To further optimize quick-fit, the paper observes that in many scenarios, the lifetime of objects are often clustered, and objects allocated at different points are deallocated together. For example, in a window system, all control objects will be deallocated when the window is destroyed; In a compiler implementation, all objects allocated for a scope will be deallocated at the end of a scope. This can be leveraged by having multiple stack allocators, and dispatch object allocation requests to one of the stack allocators based on the object’s lifetime, i.e., objects with the same deallocation point are allocated from the same stack allocator, and destroyed in batches. This has two obvious advantages. First, stack allocators are as efficient as quick-first free lists, if not more efficient. Second, stack allocators support constant time deallocation of all objects on the stack by just resetting the allocation pointer. This is a great advantage over quick-fit, which has linear-time deallocation.

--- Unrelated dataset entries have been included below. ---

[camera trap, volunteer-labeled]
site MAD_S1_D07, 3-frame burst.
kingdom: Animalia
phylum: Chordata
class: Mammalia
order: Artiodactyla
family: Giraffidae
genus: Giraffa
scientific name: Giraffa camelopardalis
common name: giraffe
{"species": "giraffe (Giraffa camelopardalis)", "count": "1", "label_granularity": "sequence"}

We next describe the details of the design as follows. At allocation time, programmers need to provide both the allocation size, and the lifetime information indicated by an integer. Different integers represent different lifetime, and the numeric values of these integers have nothing to do with the actual lifetime. The allocator maintains a few stack allocators, one for each possible lifetime. Allocation requests of size k with lifetime x is translated to an allocation request of size k at stack allocator instance x. Each stack allocator consists of a series of memory blocks called arenas. Each arena is just a continuous chunk of memory that is allocated as a stack, the current allocation point of which is indicated by a “top” pointer. The allocator maintains a per-lifetime arena pointer that points to the current active arena for serving requests. On an allocation request, if the requested size can be satisfied within the current arena, the top pointer is incremented by the requested size, before the pre-value of the pointer is returned. Otherwise, a new arena is allocated (the size of the arena needs to be at least the requested size), and the allocation is reattempted on the new arena. This process is constant time, since at most two arena allocation and one allocation from the OS are performed. Arenas of the same lifetime are organized into linked lists for reuse, as we will see later.

Deallocation happens at a larger granularity of entire lifetimes. Programmers can only deallocate all objects in a per-lifetime allocator by indicating the integer identifier of the lifetime. Deallocation works by simply resetting the per-lifetime pointer to the first arena in the list. Arenas that are already in the list will be considered as free, and reused on the future allocation requests with a minor addition to the allocator: The allocator should check whether there is a next arena in the list during allocation, if a new arena needs to be allocated. If true, then the next arena in the list will be reused by resetting its per-arena top pointer, and no new arena is allocated.

The paper also proposes an optimization to reduce the number of arenas: Instead of allocating new arena, when the current arena cannot satisfy an allocation request, the current arena can be extended by attempting for an expansion (using mremap(), for example). If this succeeds, no new arena needs to be allocated, and the expanded arena can continue serving allocation requests.